::: Provided entries

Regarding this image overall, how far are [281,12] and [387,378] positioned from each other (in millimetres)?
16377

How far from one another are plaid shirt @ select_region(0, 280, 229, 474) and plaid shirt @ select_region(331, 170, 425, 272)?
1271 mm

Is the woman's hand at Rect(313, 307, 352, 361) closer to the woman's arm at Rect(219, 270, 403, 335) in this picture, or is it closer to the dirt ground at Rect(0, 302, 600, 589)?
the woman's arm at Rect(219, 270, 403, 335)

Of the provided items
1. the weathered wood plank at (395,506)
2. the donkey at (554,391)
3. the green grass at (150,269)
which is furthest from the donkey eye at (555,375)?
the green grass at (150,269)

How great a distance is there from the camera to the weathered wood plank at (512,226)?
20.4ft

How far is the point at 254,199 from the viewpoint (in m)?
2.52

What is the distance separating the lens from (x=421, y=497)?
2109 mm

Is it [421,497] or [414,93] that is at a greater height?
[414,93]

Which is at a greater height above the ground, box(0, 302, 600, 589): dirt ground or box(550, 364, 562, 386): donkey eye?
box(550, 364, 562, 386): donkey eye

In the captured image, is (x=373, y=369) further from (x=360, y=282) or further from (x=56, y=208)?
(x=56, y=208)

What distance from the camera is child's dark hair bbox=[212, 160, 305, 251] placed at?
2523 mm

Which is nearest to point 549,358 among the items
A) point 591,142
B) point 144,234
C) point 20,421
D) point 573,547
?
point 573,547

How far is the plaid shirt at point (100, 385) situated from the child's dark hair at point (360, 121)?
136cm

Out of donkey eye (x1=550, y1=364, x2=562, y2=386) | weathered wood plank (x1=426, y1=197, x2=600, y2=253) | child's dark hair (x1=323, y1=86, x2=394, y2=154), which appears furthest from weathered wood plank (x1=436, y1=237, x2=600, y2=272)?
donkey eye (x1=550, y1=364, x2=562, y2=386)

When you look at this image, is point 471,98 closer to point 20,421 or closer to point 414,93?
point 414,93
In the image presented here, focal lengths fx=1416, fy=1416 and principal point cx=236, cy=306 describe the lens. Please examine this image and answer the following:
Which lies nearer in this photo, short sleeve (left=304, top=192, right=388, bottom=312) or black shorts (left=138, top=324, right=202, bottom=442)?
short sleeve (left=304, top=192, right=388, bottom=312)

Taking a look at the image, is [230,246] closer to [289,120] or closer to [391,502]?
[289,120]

::::::

Reproduce every item above without changing a character, keeping them in the same order.

Regarding this image overall, how far are [281,12] and [387,378] positioned from each other (in millimetres)?
16377

How far from one another are plaid shirt @ select_region(0, 280, 229, 474) and plaid shirt @ select_region(331, 170, 425, 272)?
1271 mm

Is the woman's hand at Rect(313, 307, 352, 361) closer to the woman's arm at Rect(219, 270, 403, 335) in this picture, or is it closer to the dirt ground at Rect(0, 302, 600, 589)?
the woman's arm at Rect(219, 270, 403, 335)

Of the provided items
1. the weathered wood plank at (395,506)
2. the donkey at (554,391)
3. the green grass at (150,269)
which is furthest from the donkey eye at (555,375)?
the green grass at (150,269)

How great a distance is there from the camera to the weathered wood plank at (512,226)?
20.4ft

How far is the point at 254,199 from the viewpoint (in m)?
2.52

What is the distance separating the lens from (x=421, y=497)?
2109 mm

Is it [421,497] or [414,93] that is at a greater height?
[414,93]

Which is at a greater height above the ground, box(0, 302, 600, 589): dirt ground or box(550, 364, 562, 386): donkey eye?
box(550, 364, 562, 386): donkey eye

In the captured image, is (x=373, y=369) further from (x=360, y=282) or further from (x=56, y=208)?
(x=56, y=208)

What distance from the camera is child's dark hair bbox=[212, 160, 305, 251] placed at?
2523 mm

Which is nearest to point 549,358 among the items
A) point 591,142
B) point 144,234
C) point 20,421
D) point 573,547
?
point 573,547

How far is the plaid shirt at point (100, 385) situated from the child's dark hair at point (360, 121)?
136cm

Out of donkey eye (x1=550, y1=364, x2=562, y2=386) | weathered wood plank (x1=426, y1=197, x2=600, y2=253) | child's dark hair (x1=323, y1=86, x2=394, y2=154), which appears furthest from weathered wood plank (x1=436, y1=237, x2=600, y2=272)?
donkey eye (x1=550, y1=364, x2=562, y2=386)

When you look at this image, is point 471,98 closer to point 20,421 or closer to point 414,93?
point 414,93
In the image presented here, focal lengths fx=1416, fy=1416 and principal point cx=236, cy=306 describe the lens. Please examine this image and answer the following:
Which lies nearer in this photo, short sleeve (left=304, top=192, right=388, bottom=312) or black shorts (left=138, top=324, right=202, bottom=442)?
short sleeve (left=304, top=192, right=388, bottom=312)

Taking a look at the image, is [230,246] closer to [289,120] or closer to [391,502]?
[289,120]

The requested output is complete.